A phenomenal followup to Finna that is both an excellent stand-alone and an excellent addition to the world established by the first book. Not unlike how Peter Clines' `14 and The Fold partner with each other perfectly. This review only covers details you'd already be able to intuit from the description above with one easy-to-guess implication of a spoiler.

Derek works at LitenVärld. He's socially-awkward but limitlessly sincere and great at being a LitenVärld employee. He also lives in a shipping container in the parking lot. Derek's going through some issues with his body and now he's confronted with the extra headache of four near-identical copies of him, all a glimpse into different people Derek could have been, or could be.

It's queerness. Cipri's built a phenomenal novella around queerness, neurodivergency, or both. One enables enough self-introspection to discover the other, leading to murky waters so intermixed it's no wonder Defekt functions as a story about coming to terms with one (or both). It also directly shines a light on the guilt and self-loathing necessary to sit by and watch others crushed under the boot of power-hungry corporate drones and the courage needed to step up and do something.

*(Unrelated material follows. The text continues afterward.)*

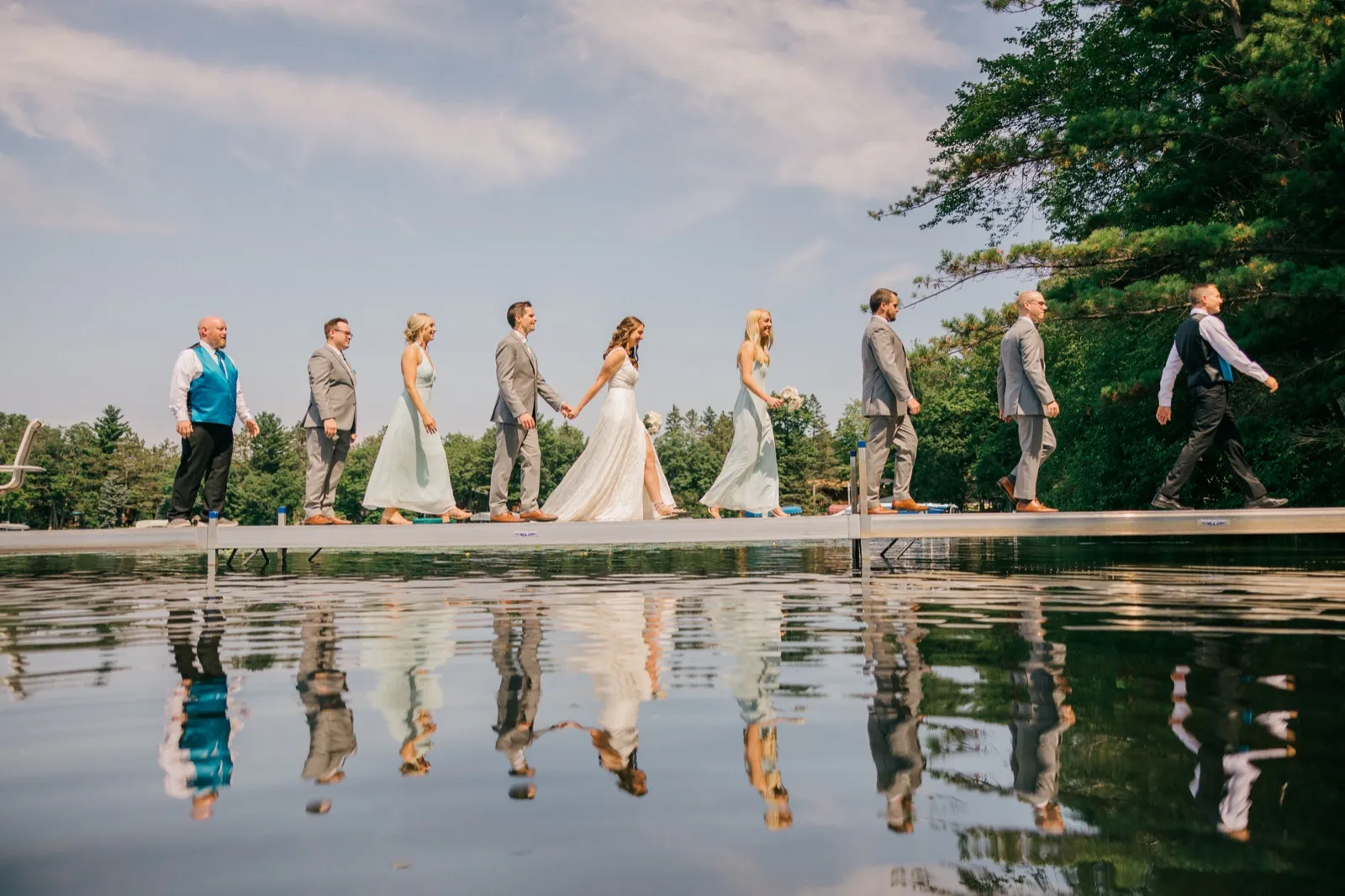 The bridal party walks single-file along a dock over a still lake, their figures mirrored in the water below. — Tim Larsen Photography, Brainerd Lakes MN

Defekt has little sympathy for people who were "just taking orders."

Finna and Defekt are both like old-school Star Trek in that way, the papier mache covering of sci-fi intentionally left as minimal as possible so as to not allow even the least-attentive of readers the argument "well that's just how things are in that character's world."  Cipri grabs the reader by the collar and forces them to look at characters being complicit in empowering corporations and/or the megalomaniacal white cis men with superiority complexes they foster.  I love it dearly.